In early 2018, the botnet was part of large cryptocurr­ency scams, and this latest bout of dating spam is yet another major campaign linking Necurs with shady online activity.

MASSIVE SPAM IN SEASON

Preying on seasonal trends is probably the top characteri­stic of email spam. The first quarter of the year typically plagues email recipients with tax season spam and romance scams that start arriving in January, leading up to Valentine’s Day.

The current campaign from Necurs has reached more than 230 million spam messages within a matter of two weeks, as the botnet spewed dozens of millions of messages in two major bouts. The first surge ran from Jan 16 through Jan 18, and the second started on Jan 27 and died down on Feb 3.

NECURS SPAMMING POWER

Overall in this vast campaign, X-Force recorded over 230 million dating spam emails from the Necurs botnet, bringing to light its current capacity to distribute very large amounts of junk email.

The spam was sent from roughly 950,000 different IP addresses. The top sender on the IP list was an address hosted via a Pakistani-based ISP. That IP address (103.255.5.117) had been reported as a spammer 655 times at the time of this writing and is currently rated as having a risk of 10 out of 10 according to the IBM X-Force Exchange.

The top senders were headed by Vietnam and India, which together hosted originatin­g IPs of 55% of the spam in this campaign.

It’s worth noting here that spammers constantly shuffle the resources they leverage in campaigns and the originatin­g IPs logged in one campaign are not likely to be used in the next one in order to avoid blacklists and blocking.
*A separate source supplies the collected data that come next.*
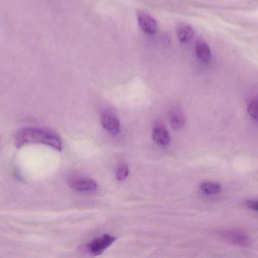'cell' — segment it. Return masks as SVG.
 Listing matches in <instances>:
<instances>
[{
	"label": "cell",
	"mask_w": 258,
	"mask_h": 258,
	"mask_svg": "<svg viewBox=\"0 0 258 258\" xmlns=\"http://www.w3.org/2000/svg\"><path fill=\"white\" fill-rule=\"evenodd\" d=\"M15 144L18 148L32 144H42L59 151L63 148V142L57 133L48 129L39 127L21 129L15 135Z\"/></svg>",
	"instance_id": "1"
},
{
	"label": "cell",
	"mask_w": 258,
	"mask_h": 258,
	"mask_svg": "<svg viewBox=\"0 0 258 258\" xmlns=\"http://www.w3.org/2000/svg\"><path fill=\"white\" fill-rule=\"evenodd\" d=\"M116 241V238L111 235H104L98 239H94L88 245L89 252L93 256H98L102 254L106 249L111 246Z\"/></svg>",
	"instance_id": "2"
},
{
	"label": "cell",
	"mask_w": 258,
	"mask_h": 258,
	"mask_svg": "<svg viewBox=\"0 0 258 258\" xmlns=\"http://www.w3.org/2000/svg\"><path fill=\"white\" fill-rule=\"evenodd\" d=\"M137 18H138V23L140 28L144 33L147 34L153 35L157 32V21L153 17L144 13V12H140L137 15Z\"/></svg>",
	"instance_id": "3"
},
{
	"label": "cell",
	"mask_w": 258,
	"mask_h": 258,
	"mask_svg": "<svg viewBox=\"0 0 258 258\" xmlns=\"http://www.w3.org/2000/svg\"><path fill=\"white\" fill-rule=\"evenodd\" d=\"M221 237L226 242L239 246L247 247L250 245V239L245 233L240 231H227L221 233Z\"/></svg>",
	"instance_id": "4"
},
{
	"label": "cell",
	"mask_w": 258,
	"mask_h": 258,
	"mask_svg": "<svg viewBox=\"0 0 258 258\" xmlns=\"http://www.w3.org/2000/svg\"><path fill=\"white\" fill-rule=\"evenodd\" d=\"M101 122L103 127L111 134L116 135L120 132V121L113 114L107 112L101 115Z\"/></svg>",
	"instance_id": "5"
},
{
	"label": "cell",
	"mask_w": 258,
	"mask_h": 258,
	"mask_svg": "<svg viewBox=\"0 0 258 258\" xmlns=\"http://www.w3.org/2000/svg\"><path fill=\"white\" fill-rule=\"evenodd\" d=\"M70 187L77 192H92L97 189L98 185L92 179H75L70 182Z\"/></svg>",
	"instance_id": "6"
},
{
	"label": "cell",
	"mask_w": 258,
	"mask_h": 258,
	"mask_svg": "<svg viewBox=\"0 0 258 258\" xmlns=\"http://www.w3.org/2000/svg\"><path fill=\"white\" fill-rule=\"evenodd\" d=\"M152 136L153 141L161 146H167L171 143V136L163 126H155Z\"/></svg>",
	"instance_id": "7"
},
{
	"label": "cell",
	"mask_w": 258,
	"mask_h": 258,
	"mask_svg": "<svg viewBox=\"0 0 258 258\" xmlns=\"http://www.w3.org/2000/svg\"><path fill=\"white\" fill-rule=\"evenodd\" d=\"M196 54H197L198 59L203 63H209L212 59V53H211L210 48L206 42H197L196 45Z\"/></svg>",
	"instance_id": "8"
},
{
	"label": "cell",
	"mask_w": 258,
	"mask_h": 258,
	"mask_svg": "<svg viewBox=\"0 0 258 258\" xmlns=\"http://www.w3.org/2000/svg\"><path fill=\"white\" fill-rule=\"evenodd\" d=\"M177 36L180 42L187 43L194 39V28L189 24H182L177 29Z\"/></svg>",
	"instance_id": "9"
},
{
	"label": "cell",
	"mask_w": 258,
	"mask_h": 258,
	"mask_svg": "<svg viewBox=\"0 0 258 258\" xmlns=\"http://www.w3.org/2000/svg\"><path fill=\"white\" fill-rule=\"evenodd\" d=\"M200 190L207 195H214L221 192V184L218 183H212V182H206L203 183L200 186Z\"/></svg>",
	"instance_id": "10"
},
{
	"label": "cell",
	"mask_w": 258,
	"mask_h": 258,
	"mask_svg": "<svg viewBox=\"0 0 258 258\" xmlns=\"http://www.w3.org/2000/svg\"><path fill=\"white\" fill-rule=\"evenodd\" d=\"M171 124L174 130H180V129L183 128L185 124L184 116L180 112H173L171 114Z\"/></svg>",
	"instance_id": "11"
},
{
	"label": "cell",
	"mask_w": 258,
	"mask_h": 258,
	"mask_svg": "<svg viewBox=\"0 0 258 258\" xmlns=\"http://www.w3.org/2000/svg\"><path fill=\"white\" fill-rule=\"evenodd\" d=\"M129 168L126 164H122L119 167L117 170V173H116V177H117L118 180L119 181H123L125 180L129 175Z\"/></svg>",
	"instance_id": "12"
},
{
	"label": "cell",
	"mask_w": 258,
	"mask_h": 258,
	"mask_svg": "<svg viewBox=\"0 0 258 258\" xmlns=\"http://www.w3.org/2000/svg\"><path fill=\"white\" fill-rule=\"evenodd\" d=\"M248 112L250 116L258 122V99L253 100L248 104Z\"/></svg>",
	"instance_id": "13"
},
{
	"label": "cell",
	"mask_w": 258,
	"mask_h": 258,
	"mask_svg": "<svg viewBox=\"0 0 258 258\" xmlns=\"http://www.w3.org/2000/svg\"><path fill=\"white\" fill-rule=\"evenodd\" d=\"M247 205L253 210L258 211V201H248Z\"/></svg>",
	"instance_id": "14"
}]
</instances>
After the recent takedown of the Andromeda botnet, and Avalanche before it, Necurs is probably the largest spam distributo­r serving cybercrimi­nals at the moment.

X-Force research and the ongoing monitoring of Necurs activity proves that its establishe­d status in the cybercrime world attracts both lower-grade spammers and elite gangs to its operators, in a quest to spread their malware and scams.

The following are tips for dealing with email spam:

With 99.999% certainty, researcher­s say any unsolicite­d e-mail looking for a love connection is nefarious. Don’t respond; hackers are just looking to infect you with malware or capture you in a catfishing scam.

Don’t unsubscrib­e from spam. Instead, mark it as spam or junk and keep your email address private. Spam operators look for responses so they can verify that the address is active.

Always update your operating system as soon as new updates and patches are available. Most malware takes advantage of old versions of software to infect you.

Treat unsolicite­d text messages and emails as spam and never open them. Never follow links, open attachment­s or follow instructio­ns contained in these messages.